I think I actually made yesterday’s post on simplicity too complex. Here’s another try.
Earlier this week I edited two different papers for journals. My main contribution was that I cut 2,000 words out of each. I also wrote about 400 words in each, but it was the cutting that helped the papers.
This reminds me of the drawings by Matisse I talked about yesterday – he was more interested in what he could take out than what he should put in. The key question that he asked was: what is the minimum number of lines that I need to capture the essence of what I’m drawing?
Creativity is often about subtraction as much as it’s about addition – it’s really like playing Jenga. You need to pull out as many pieces as possible while still retaining the shape of the idea that you’re working on.
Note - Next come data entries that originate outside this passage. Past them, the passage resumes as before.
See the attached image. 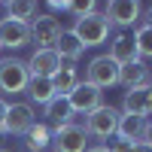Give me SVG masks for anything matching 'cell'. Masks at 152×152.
Here are the masks:
<instances>
[{
    "label": "cell",
    "instance_id": "cell-9",
    "mask_svg": "<svg viewBox=\"0 0 152 152\" xmlns=\"http://www.w3.org/2000/svg\"><path fill=\"white\" fill-rule=\"evenodd\" d=\"M34 122H37V116H34V107L28 104V100H21V104H9L6 119H3V134H9V137H24V134L31 131Z\"/></svg>",
    "mask_w": 152,
    "mask_h": 152
},
{
    "label": "cell",
    "instance_id": "cell-23",
    "mask_svg": "<svg viewBox=\"0 0 152 152\" xmlns=\"http://www.w3.org/2000/svg\"><path fill=\"white\" fill-rule=\"evenodd\" d=\"M134 143L128 140H119V137H113V140H107V152H131Z\"/></svg>",
    "mask_w": 152,
    "mask_h": 152
},
{
    "label": "cell",
    "instance_id": "cell-33",
    "mask_svg": "<svg viewBox=\"0 0 152 152\" xmlns=\"http://www.w3.org/2000/svg\"><path fill=\"white\" fill-rule=\"evenodd\" d=\"M0 52H3V49H0Z\"/></svg>",
    "mask_w": 152,
    "mask_h": 152
},
{
    "label": "cell",
    "instance_id": "cell-10",
    "mask_svg": "<svg viewBox=\"0 0 152 152\" xmlns=\"http://www.w3.org/2000/svg\"><path fill=\"white\" fill-rule=\"evenodd\" d=\"M31 43V28L15 18H0V49H24Z\"/></svg>",
    "mask_w": 152,
    "mask_h": 152
},
{
    "label": "cell",
    "instance_id": "cell-6",
    "mask_svg": "<svg viewBox=\"0 0 152 152\" xmlns=\"http://www.w3.org/2000/svg\"><path fill=\"white\" fill-rule=\"evenodd\" d=\"M104 15L113 28H134L143 18V3H137V0H113V3H104Z\"/></svg>",
    "mask_w": 152,
    "mask_h": 152
},
{
    "label": "cell",
    "instance_id": "cell-12",
    "mask_svg": "<svg viewBox=\"0 0 152 152\" xmlns=\"http://www.w3.org/2000/svg\"><path fill=\"white\" fill-rule=\"evenodd\" d=\"M149 94L152 85H137L131 91H125L122 97V116H137V119H149Z\"/></svg>",
    "mask_w": 152,
    "mask_h": 152
},
{
    "label": "cell",
    "instance_id": "cell-16",
    "mask_svg": "<svg viewBox=\"0 0 152 152\" xmlns=\"http://www.w3.org/2000/svg\"><path fill=\"white\" fill-rule=\"evenodd\" d=\"M76 85H79V67H76V64H67V61H64V64L55 70V76H52V88H55V94L67 97Z\"/></svg>",
    "mask_w": 152,
    "mask_h": 152
},
{
    "label": "cell",
    "instance_id": "cell-22",
    "mask_svg": "<svg viewBox=\"0 0 152 152\" xmlns=\"http://www.w3.org/2000/svg\"><path fill=\"white\" fill-rule=\"evenodd\" d=\"M134 46H137L140 61H143V58H152V28L137 24V28H134Z\"/></svg>",
    "mask_w": 152,
    "mask_h": 152
},
{
    "label": "cell",
    "instance_id": "cell-11",
    "mask_svg": "<svg viewBox=\"0 0 152 152\" xmlns=\"http://www.w3.org/2000/svg\"><path fill=\"white\" fill-rule=\"evenodd\" d=\"M107 55L116 61L119 67L140 61V55H137V46H134V34H125V31L113 34V37H110V52H107Z\"/></svg>",
    "mask_w": 152,
    "mask_h": 152
},
{
    "label": "cell",
    "instance_id": "cell-28",
    "mask_svg": "<svg viewBox=\"0 0 152 152\" xmlns=\"http://www.w3.org/2000/svg\"><path fill=\"white\" fill-rule=\"evenodd\" d=\"M85 152H107V146H104V143H100V146H88Z\"/></svg>",
    "mask_w": 152,
    "mask_h": 152
},
{
    "label": "cell",
    "instance_id": "cell-13",
    "mask_svg": "<svg viewBox=\"0 0 152 152\" xmlns=\"http://www.w3.org/2000/svg\"><path fill=\"white\" fill-rule=\"evenodd\" d=\"M61 64H64V61L55 55V49H34V55L28 58L31 76H43V79H52Z\"/></svg>",
    "mask_w": 152,
    "mask_h": 152
},
{
    "label": "cell",
    "instance_id": "cell-30",
    "mask_svg": "<svg viewBox=\"0 0 152 152\" xmlns=\"http://www.w3.org/2000/svg\"><path fill=\"white\" fill-rule=\"evenodd\" d=\"M149 85H152V70H149Z\"/></svg>",
    "mask_w": 152,
    "mask_h": 152
},
{
    "label": "cell",
    "instance_id": "cell-17",
    "mask_svg": "<svg viewBox=\"0 0 152 152\" xmlns=\"http://www.w3.org/2000/svg\"><path fill=\"white\" fill-rule=\"evenodd\" d=\"M119 85L125 88V91H131V88H137V85H149V67L143 64V61H134V64L119 67Z\"/></svg>",
    "mask_w": 152,
    "mask_h": 152
},
{
    "label": "cell",
    "instance_id": "cell-7",
    "mask_svg": "<svg viewBox=\"0 0 152 152\" xmlns=\"http://www.w3.org/2000/svg\"><path fill=\"white\" fill-rule=\"evenodd\" d=\"M31 43L37 46V49H52L55 43H58V37H61V18L58 15H52V12H46V15H37L31 24Z\"/></svg>",
    "mask_w": 152,
    "mask_h": 152
},
{
    "label": "cell",
    "instance_id": "cell-5",
    "mask_svg": "<svg viewBox=\"0 0 152 152\" xmlns=\"http://www.w3.org/2000/svg\"><path fill=\"white\" fill-rule=\"evenodd\" d=\"M85 82H91L94 88H100V91L119 85V64L107 52L104 55H94L91 61H88V67H85Z\"/></svg>",
    "mask_w": 152,
    "mask_h": 152
},
{
    "label": "cell",
    "instance_id": "cell-25",
    "mask_svg": "<svg viewBox=\"0 0 152 152\" xmlns=\"http://www.w3.org/2000/svg\"><path fill=\"white\" fill-rule=\"evenodd\" d=\"M143 143L152 146V119H146V128H143Z\"/></svg>",
    "mask_w": 152,
    "mask_h": 152
},
{
    "label": "cell",
    "instance_id": "cell-3",
    "mask_svg": "<svg viewBox=\"0 0 152 152\" xmlns=\"http://www.w3.org/2000/svg\"><path fill=\"white\" fill-rule=\"evenodd\" d=\"M31 82L28 61L21 58H0V94H21Z\"/></svg>",
    "mask_w": 152,
    "mask_h": 152
},
{
    "label": "cell",
    "instance_id": "cell-2",
    "mask_svg": "<svg viewBox=\"0 0 152 152\" xmlns=\"http://www.w3.org/2000/svg\"><path fill=\"white\" fill-rule=\"evenodd\" d=\"M119 119H122L119 107L100 104L97 110H91V113L85 116V125H82V128L88 131V137H94V140H113V137H116V128H119Z\"/></svg>",
    "mask_w": 152,
    "mask_h": 152
},
{
    "label": "cell",
    "instance_id": "cell-19",
    "mask_svg": "<svg viewBox=\"0 0 152 152\" xmlns=\"http://www.w3.org/2000/svg\"><path fill=\"white\" fill-rule=\"evenodd\" d=\"M24 94L31 97V107H34V104H37V107H46L52 97H58L55 88H52V79H43V76H31V82H28V88H24Z\"/></svg>",
    "mask_w": 152,
    "mask_h": 152
},
{
    "label": "cell",
    "instance_id": "cell-18",
    "mask_svg": "<svg viewBox=\"0 0 152 152\" xmlns=\"http://www.w3.org/2000/svg\"><path fill=\"white\" fill-rule=\"evenodd\" d=\"M43 110H46V125H49V128H61V125L73 122V110L67 104V97H61V94L52 97Z\"/></svg>",
    "mask_w": 152,
    "mask_h": 152
},
{
    "label": "cell",
    "instance_id": "cell-24",
    "mask_svg": "<svg viewBox=\"0 0 152 152\" xmlns=\"http://www.w3.org/2000/svg\"><path fill=\"white\" fill-rule=\"evenodd\" d=\"M49 9H52V15H55V12H70V3H67V0H52Z\"/></svg>",
    "mask_w": 152,
    "mask_h": 152
},
{
    "label": "cell",
    "instance_id": "cell-1",
    "mask_svg": "<svg viewBox=\"0 0 152 152\" xmlns=\"http://www.w3.org/2000/svg\"><path fill=\"white\" fill-rule=\"evenodd\" d=\"M70 31L76 34V40L82 43V49H97V46H104L110 37H113V24L107 21L104 12H94V15L76 18Z\"/></svg>",
    "mask_w": 152,
    "mask_h": 152
},
{
    "label": "cell",
    "instance_id": "cell-26",
    "mask_svg": "<svg viewBox=\"0 0 152 152\" xmlns=\"http://www.w3.org/2000/svg\"><path fill=\"white\" fill-rule=\"evenodd\" d=\"M6 110H9V100L0 97V131H3V119H6Z\"/></svg>",
    "mask_w": 152,
    "mask_h": 152
},
{
    "label": "cell",
    "instance_id": "cell-4",
    "mask_svg": "<svg viewBox=\"0 0 152 152\" xmlns=\"http://www.w3.org/2000/svg\"><path fill=\"white\" fill-rule=\"evenodd\" d=\"M88 131L76 122H67L61 128H52V152H85L88 149Z\"/></svg>",
    "mask_w": 152,
    "mask_h": 152
},
{
    "label": "cell",
    "instance_id": "cell-20",
    "mask_svg": "<svg viewBox=\"0 0 152 152\" xmlns=\"http://www.w3.org/2000/svg\"><path fill=\"white\" fill-rule=\"evenodd\" d=\"M143 128H146V119L122 116L119 119V128H116V137H119V140H128V143H140L143 140Z\"/></svg>",
    "mask_w": 152,
    "mask_h": 152
},
{
    "label": "cell",
    "instance_id": "cell-27",
    "mask_svg": "<svg viewBox=\"0 0 152 152\" xmlns=\"http://www.w3.org/2000/svg\"><path fill=\"white\" fill-rule=\"evenodd\" d=\"M131 152H152V146H149V143H143V140H140V143H134V149H131Z\"/></svg>",
    "mask_w": 152,
    "mask_h": 152
},
{
    "label": "cell",
    "instance_id": "cell-29",
    "mask_svg": "<svg viewBox=\"0 0 152 152\" xmlns=\"http://www.w3.org/2000/svg\"><path fill=\"white\" fill-rule=\"evenodd\" d=\"M149 116H152V94H149Z\"/></svg>",
    "mask_w": 152,
    "mask_h": 152
},
{
    "label": "cell",
    "instance_id": "cell-14",
    "mask_svg": "<svg viewBox=\"0 0 152 152\" xmlns=\"http://www.w3.org/2000/svg\"><path fill=\"white\" fill-rule=\"evenodd\" d=\"M24 149L28 152H52V128L46 122H34L24 134Z\"/></svg>",
    "mask_w": 152,
    "mask_h": 152
},
{
    "label": "cell",
    "instance_id": "cell-8",
    "mask_svg": "<svg viewBox=\"0 0 152 152\" xmlns=\"http://www.w3.org/2000/svg\"><path fill=\"white\" fill-rule=\"evenodd\" d=\"M67 104H70V110H73V116H88L91 110H97L100 104H104V91L94 88L91 82L79 79V85L67 94Z\"/></svg>",
    "mask_w": 152,
    "mask_h": 152
},
{
    "label": "cell",
    "instance_id": "cell-15",
    "mask_svg": "<svg viewBox=\"0 0 152 152\" xmlns=\"http://www.w3.org/2000/svg\"><path fill=\"white\" fill-rule=\"evenodd\" d=\"M52 49H55V55H58L61 61H67V64H76V61L82 58V52H85V49H82V43L76 40V34H73V31H67V28L61 31L58 43H55Z\"/></svg>",
    "mask_w": 152,
    "mask_h": 152
},
{
    "label": "cell",
    "instance_id": "cell-21",
    "mask_svg": "<svg viewBox=\"0 0 152 152\" xmlns=\"http://www.w3.org/2000/svg\"><path fill=\"white\" fill-rule=\"evenodd\" d=\"M3 9H6V18H15V21H24V24H31L40 15L34 0H9V3H3Z\"/></svg>",
    "mask_w": 152,
    "mask_h": 152
},
{
    "label": "cell",
    "instance_id": "cell-32",
    "mask_svg": "<svg viewBox=\"0 0 152 152\" xmlns=\"http://www.w3.org/2000/svg\"><path fill=\"white\" fill-rule=\"evenodd\" d=\"M149 12H152V6H149Z\"/></svg>",
    "mask_w": 152,
    "mask_h": 152
},
{
    "label": "cell",
    "instance_id": "cell-31",
    "mask_svg": "<svg viewBox=\"0 0 152 152\" xmlns=\"http://www.w3.org/2000/svg\"><path fill=\"white\" fill-rule=\"evenodd\" d=\"M0 152H12V149H0Z\"/></svg>",
    "mask_w": 152,
    "mask_h": 152
}]
</instances>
Or, as Austin Kleon put it his great post How to Steal Like an Artist:
The key issue is how do you know what to take out? That is where experimentation, failure and learning come in. The only way that you identify the essential pieces to keep in is through testing (prototyping). Here is how Joe McCarthy (please go read his blog, it’s awesome) put it in a comment:
And just to bring it full circle, while I agree that getting it right requires learning and skill, I believe that learning and skill often arise primarily through making lots of mistakes (i.e., being wrong alot … but with an open mind).
And that’s what I’m trying here. I gave it a go yesterday, I’m not sure if it worked, so I’m trying a different way today.
If I keep working on it, eventually I’ll get it right.
The way to make something simple is to cut out all the extra bits. But you can only know what to cut when you have a deep understanding of the system in which you’re working. That’s the Jenga Theory of Creativity.
(Jenga picture from flickr/riNux under a Creative Commons License)
I agree and have approached innovation from the standpoint of us needing to find out what to take away by asking questions. And, if asking questions is necessary for us to find the best solutions then we should finally get down to asking: “What is the best question.. to ask..?” (- and that question may actually be it…?)
Thanks George. Your comment about asking the right questions is dead on. Asking better/different questions is a critical part of coming up with better ideas.